Voltar a todos os posts

Carne seca, de sol, de sereno ou charque?

14 de Maio de 2015, por Cláudio Ruas

Nem só de frescor vivem os ingredientes ideais para consumo. Se até o peixe fresco, que foi o assunto da nossa última prosa, pode vir a ser salgado e curado, as carnes - sobretudo a bovina - são deliciosamente transformadas nesse processo milenar de conservação alimentar. Mas até hoje os métodos e seus produtos finais ainda geram uma confusão conceitual, que tentaremos dessalgar a seguir.

A carne de sol é tradicional do nordeste brasileiro e do norte-nordeste mineiro, regiões de clima seco e quente, que favorece o processo de cura. O principal diferencial em relação à carne seca e ao charque é a menor quantidade de sal e o menor tempo de secagem.

É, portanto, uma carne mais suculenta e macia. Não precisa ficar de molho para dessalgar (basta uma lavada) nem de longo cozimento. Geralmente é feita com partes mais “nobres” do boi, que são talhadas, salgadas e postas a secar no... sereno! Com o tempo a secagem ao sol foi sendo substituída pelo sereno da noite, ou melhor, pelo vento e a temperatura amena do período noturno. Daí a denominação “de sereno” ou “serenada” aqui em Minas, e “de vento” no nordeste. Sol mesmo só no lombo do vaqueiro.
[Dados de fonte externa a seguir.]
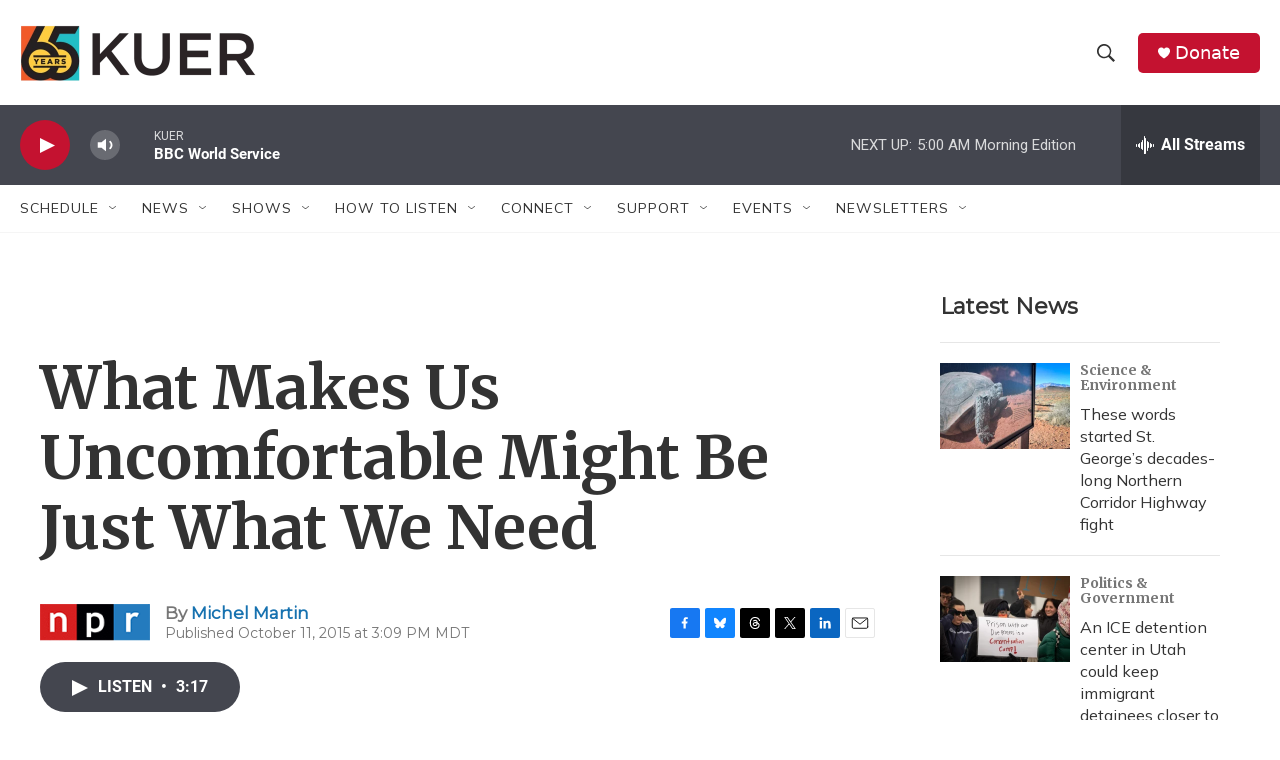

--- FILE ---
content_type: text/html; charset=utf-8
request_url: https://www.google.com/recaptcha/api2/aframe
body_size: 258
content:
<!DOCTYPE HTML><html><head><meta http-equiv="content-type" content="text/html; charset=UTF-8"></head><body><script nonce="-xyKW28ZoSP_dILaT3KE7w">/** Anti-fraud and anti-abuse applications only. See google.com/recaptcha */ try{var clients={'sodar':'https://pagead2.googlesyndication.com/pagead/sodar?'};window.addEventListener("message",function(a){try{if(a.source===window.parent){var b=JSON.parse(a.data);var c=clients[b['id']];if(c){var d=document.createElement('img');d.src=c+b['params']+'&rc='+(localStorage.getItem("rc::a")?sessionStorage.getItem("rc::b"):"");window.document.body.appendChild(d);sessionStorage.setItem("rc::e",parseInt(sessionStorage.getItem("rc::e")||0)+1);localStorage.setItem("rc::h",'1769426739812');}}}catch(b){}});window.parent.postMessage("_grecaptcha_ready", "*");}catch(b){}</script></body></html>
Também habitual no nordeste brasileiro, a carne seca se confunde mais com o charque do que com a carne de sereno. É bem mais salgada que essa e ainda pode tomar sol de verdade. São cortadas em grandes mantas, salgadas e empilhadas umas sobre as outras, para que o peso das de cima ajude no processo de expulsão dos líquidos.

Já o charque é tradicional do sul do país, herança do costume dos pampas e dos nossos vizinhos indígenas andinos, que até hoje salgam a carne de lhama dessa forma. A diferença em relação à carne seca está na quantidade maior ainda de sal e de exposição para secagem. Costumam também serem usados cortes mais gordos.
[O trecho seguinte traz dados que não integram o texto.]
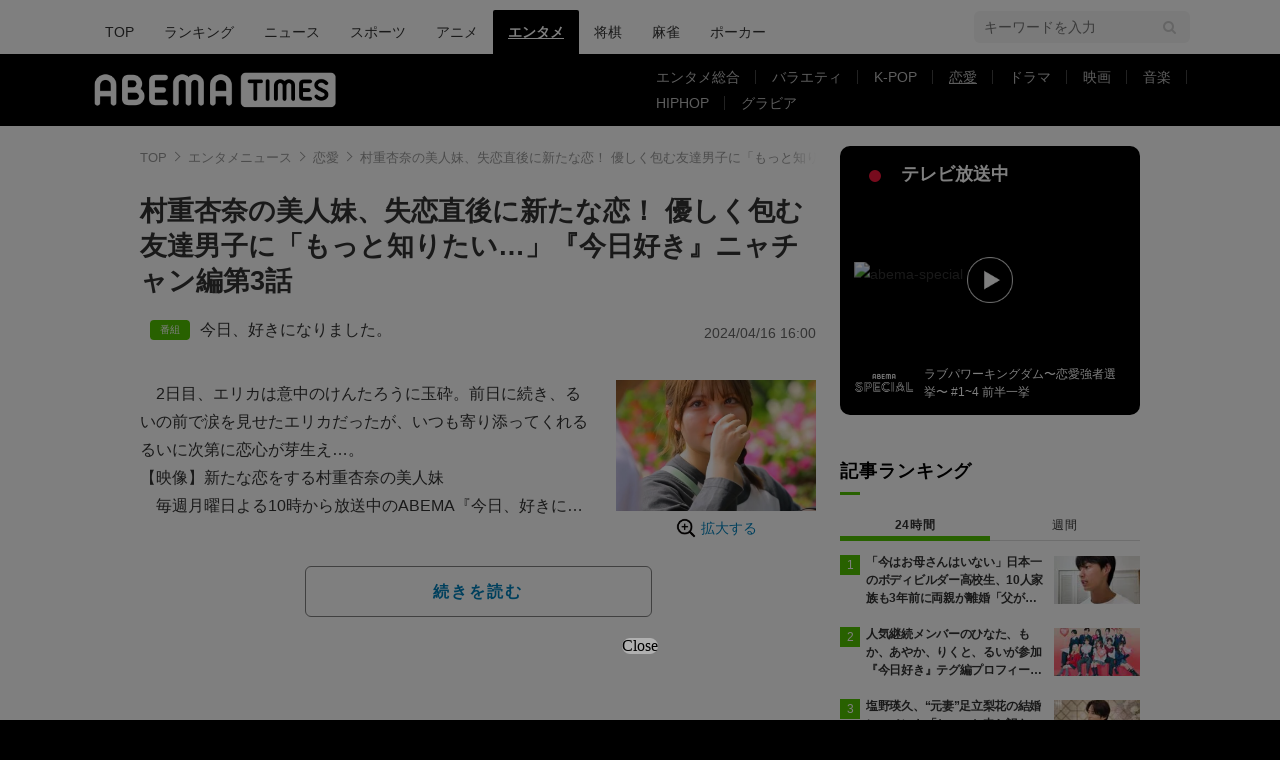

--- FILE ---
content_type: text/html; charset=utf-8
request_url: https://www.google.com/recaptcha/api2/aframe
body_size: 265
content:
<!DOCTYPE HTML><html><head><meta http-equiv="content-type" content="text/html; charset=UTF-8"></head><body><script nonce="Uuwa5mmcUbmtE8KP3s02Kg">/** Anti-fraud and anti-abuse applications only. See google.com/recaptcha */ try{var clients={'sodar':'https://pagead2.googlesyndication.com/pagead/sodar?'};window.addEventListener("message",function(a){try{if(a.source===window.parent){var b=JSON.parse(a.data);var c=clients[b['id']];if(c){var d=document.createElement('img');d.src=c+b['params']+'&rc='+(localStorage.getItem("rc::a")?sessionStorage.getItem("rc::b"):"");window.document.body.appendChild(d);sessionStorage.setItem("rc::e",parseInt(sessionStorage.getItem("rc::e")||0)+1);localStorage.setItem("rc::h",'1768971467262');}}}catch(b){}});window.parent.postMessage("_grecaptcha_ready", "*");}catch(b){}</script></body></html>

--- FILE ---
content_type: application/javascript; charset=utf-8
request_url: https://fundingchoicesmessages.google.com/f/AGSKWxVhs7OWfI5xmeBD8x4fAJLZGSoRYRvaMy-umGbJqy-jKXaFyhfD7PgguNgIwtONfDlrlh_S5oRo-T3m-xydpMz0hKHzW86bZN5Phzv3L_hHDq3qCoPnl2nk-nnD-Kv3SNQPVor4zmEn4gmat4HLJdfF9QwtiAXuAPwVEH0oDEOWZZ-pjSfG7ne7eAC6/_/adguard./intellitext./v1/ads./companion_ads./ad-methods.
body_size: -1292
content:
window['fc42535d-3fb7-4ede-946b-22ff6f809a1a'] = true;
Apareceu ainda no mercado outro produto para aumentar a confusão: o jerked beef. Devem ter colocado esse nome estrangeiro para parecer mais chique (coisa típica da pobreza de espírito brasileira). O que se vende aqui – diferente da versão americana - nada mais é do que um charque. Porém, acrescido de conservantes para ficar vermelhinho e durar mais, e embalado a vácuo.

Apesar das confusões conceituais, uma coisa é certa: todas essas carnes são muito interessantes, versáteis e apreciadas. Tiveram sua vida prolongada e suas características alteradas, ganhando um bônus para compensar a perda da suculência, que é a concentração de sabor. A água se vai e os sabores ficam mais destacados. Permite-se também um melhor desfiamento, ideal para preparos de recheios, como num escondidinho. Bom também para render a carne e compartilhar melhor seu sabor com os demais ingredientes vizinhos, como o arroz do carreteiro (o carreiro do sul) e a farinha da paçoca de carne no pilão.

No entanto, o preparo dessas carnes – à exceção da serenada - demanda uma tarefa às vezes tormentosa que é a dessalga. Não que seja difícil, mas requer tempo e cuidado para que seja feita na medida certa. A forma clássica e ideal é cortá-la em cubos médios, dar uma boa lavada e deixar de molho em água abundante por doze horas na geladeira, trocando a água a cada três. Se a pressa não deixar, pode também ser fervida por alguns minutos umas quatro vezes, sempre trocando a água. E tem gente que ainda usa uma técnica maluca em que é adicionado sal no cozimento para dessalgar (bruxaria pura!).

Depois de dessalgada, basta cozinhar por meia hora na pressão, desfiar e refogar com cebola e um quiabinho. Aproveita-se ainda o caldo do cozimento para fazer o arroz ou cozinhar o legume-base do escondidinho, que fica muito bom com baroa ou um angu molinho.

 

Já o bom da carne serenada é a possibilidade de fazê-la em casa, somente na geladeira: faça uns talhos na carne (o contra filé é uma boa), esfregue bem o sal fino (mais do que usaria para o tempero normal), enrole bem em um plástico e deixe curar na gaveta do fundo por três dias. Fica ótimo, embora a melhor receita, sem dúvida, é carrear pras bandas de cima de Minas e se esbaldar de carne e de sol no sertão de Mirabela.